Sepulcreta - die Gräberfelder an den Ausfallstraßen

  • "Ich bleibe noch," erwiderte Witjon tonlos auf Eilas Frage. Vermutlich wusste seine Base nicht, dass die Zeremonie noch nicht vollendet war, daher bedeutete er ihr mit einer knappen Geste zu warten und trat selbst einen Schritt vor. Den Bestattungshelfern - Leute aus seinen Betrieben, die in seiner Munt standen - gab er ein Zeichen, woraufhin sie mit Wein gefüllte Gefäße zur Hand nahmen, von denen auch Witjon eins nahm.
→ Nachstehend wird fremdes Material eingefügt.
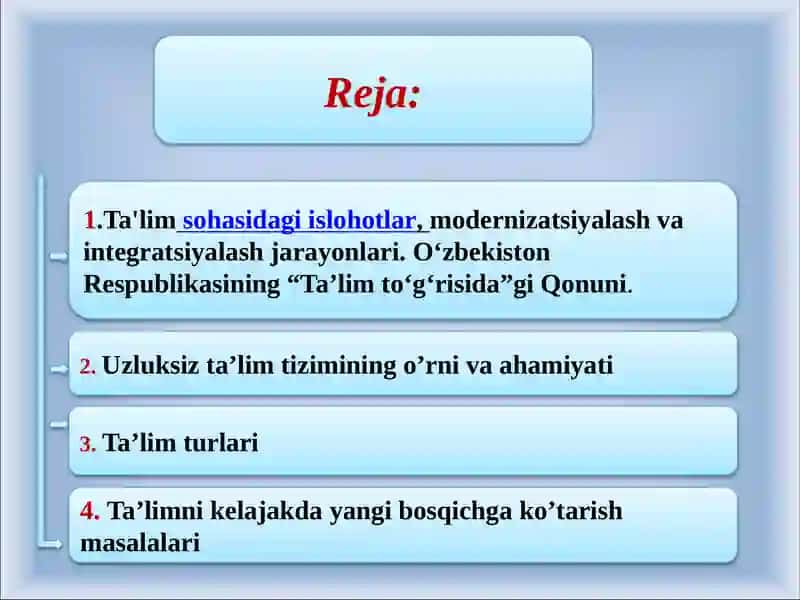 Reja:

1.Ta'lim sohasidagi islohotlar, modernizatsiyalash va integratsiyalash jarayonlari. O‘zbekiston Respublikasining “Ta’lim to‘g‘risida”gi Qonuni.

2. Uzluksiz ta’lim tizimining o’rni va ahamiyati

3. Ta’lim turlari

4. Ta’limni kelajakda yangi bosqichga ko’tarish masalalari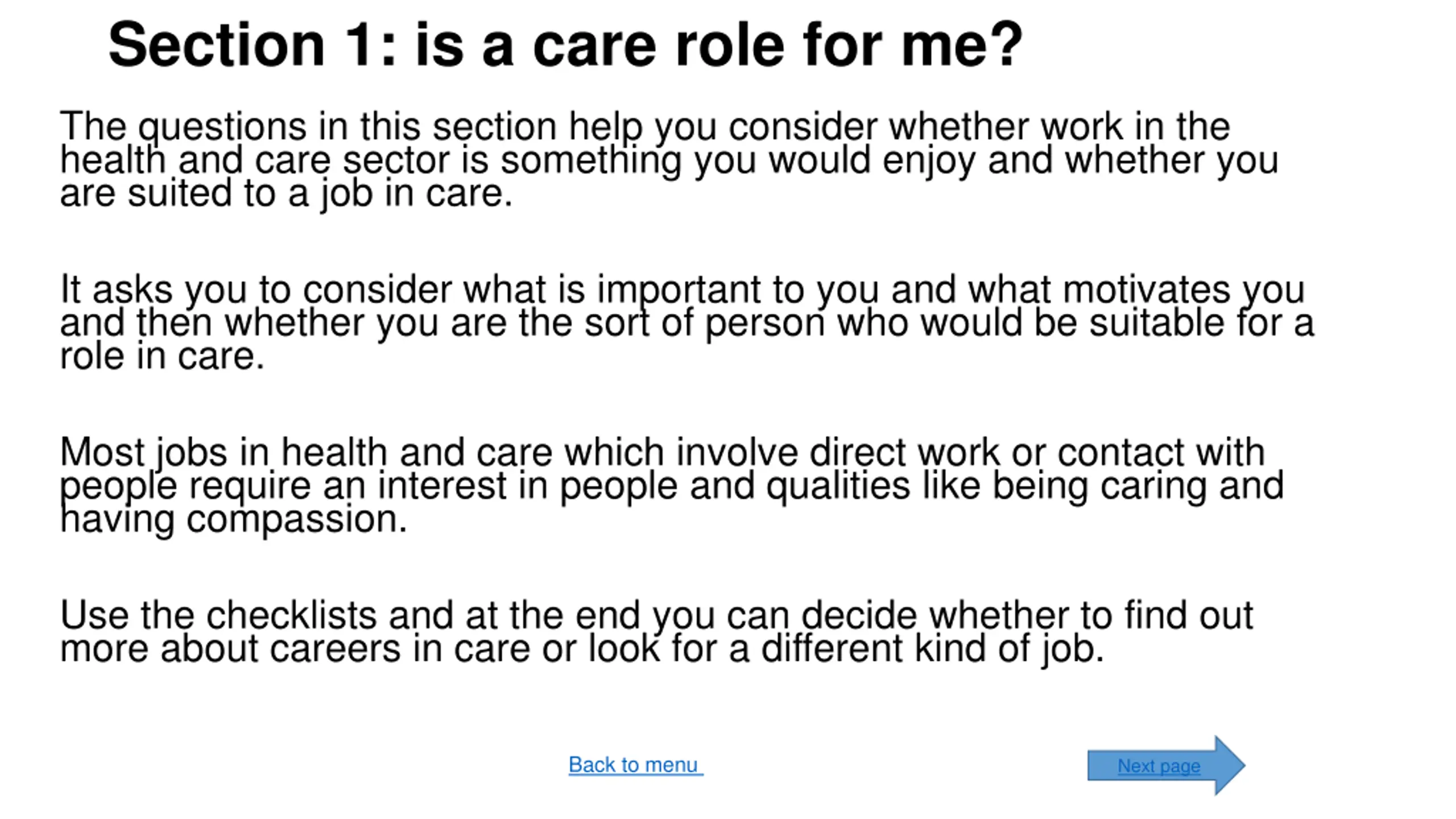 Section 1: is a care role for me?

The questions in this section help you consider whether work in the health and care sector is something you would enjoy and whether you are suited to a job in care.

It asks you to consider what is important to you and what motivates you and then whether you are the sort of person who would be suitable for a role in care.

Most jobs in health and care which involve direct work or contact with people require an interest in people and qualities like being caring and having compassion.

Use the checklists and at the end you can decide whether to find out more about careers in care or look for a different kind of job.

Back to menu

Next page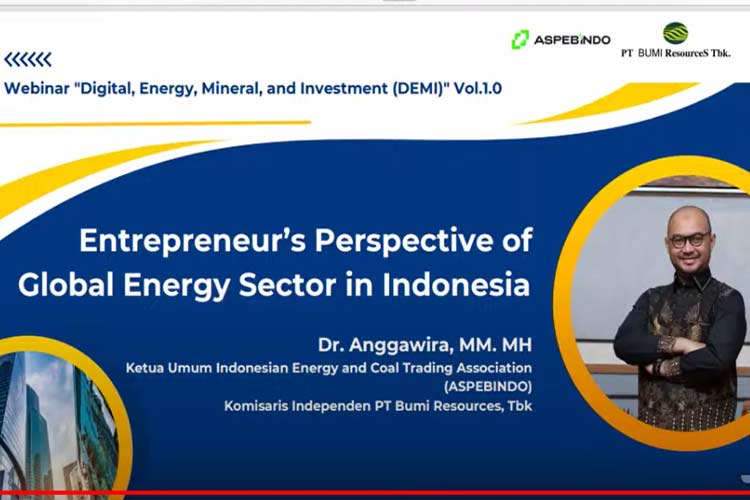 ASPEBINDO

PT BUMI ResourceS Tbk.

Webinar "Digital, Energy, Mineral, and Investment (DEMI)" Vol.1.0

Entrepreneur's Perspective of Global Energy Sector in Indonesia

Dr. Anggawira, MM. MH
Ketua Umum Indonesian Energy and Coal Trading Association (ASPEBINDO)
Komisaris Independen PT Bumi Resources, Tbk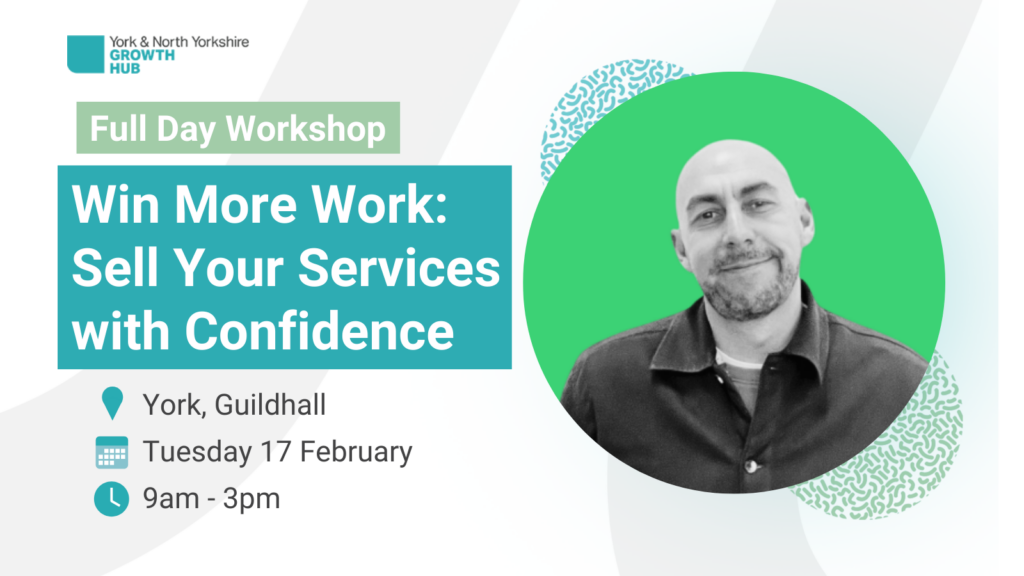 York & North Yorkshire
GROWTH HUB

Full Day Workshop

Win More Work: Sell Your Services with Confidence

York, Guildhall

Tuesday 17 February

9am - 3pm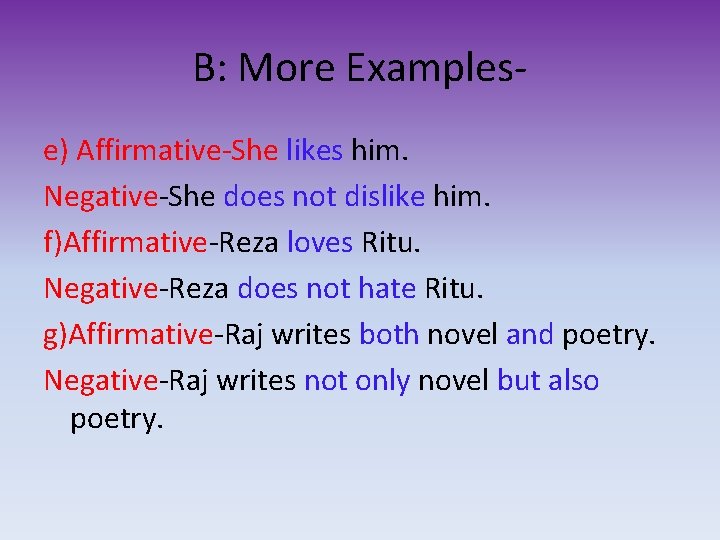 B: More Examples-

e) Affirmative-She likes him.

Negative-She does not dislike him.

f)Affirmative-Reza loves Ritu.

Negative-Reza does not hate Ritu.

g)Affirmative-Raj writes both novel and poetry.

Negative-Raj writes not only novel but also poetry.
Es folgte die Löschung der glühenden Asche mit Wein, die daraufhin in die Urne gefüllt werden würde. Während Asche und Knochen gelöscht wurden und in dem Totengefäß den Ort der ewigen Ruhe fanden, erfüllte Nordwini - Witjons Maler - die ihm zugeteilte Aufgabe. Nordwini war ein guter Sänger und so trug er zur einer bleiernen Melodie einen letzten Totengruß vor.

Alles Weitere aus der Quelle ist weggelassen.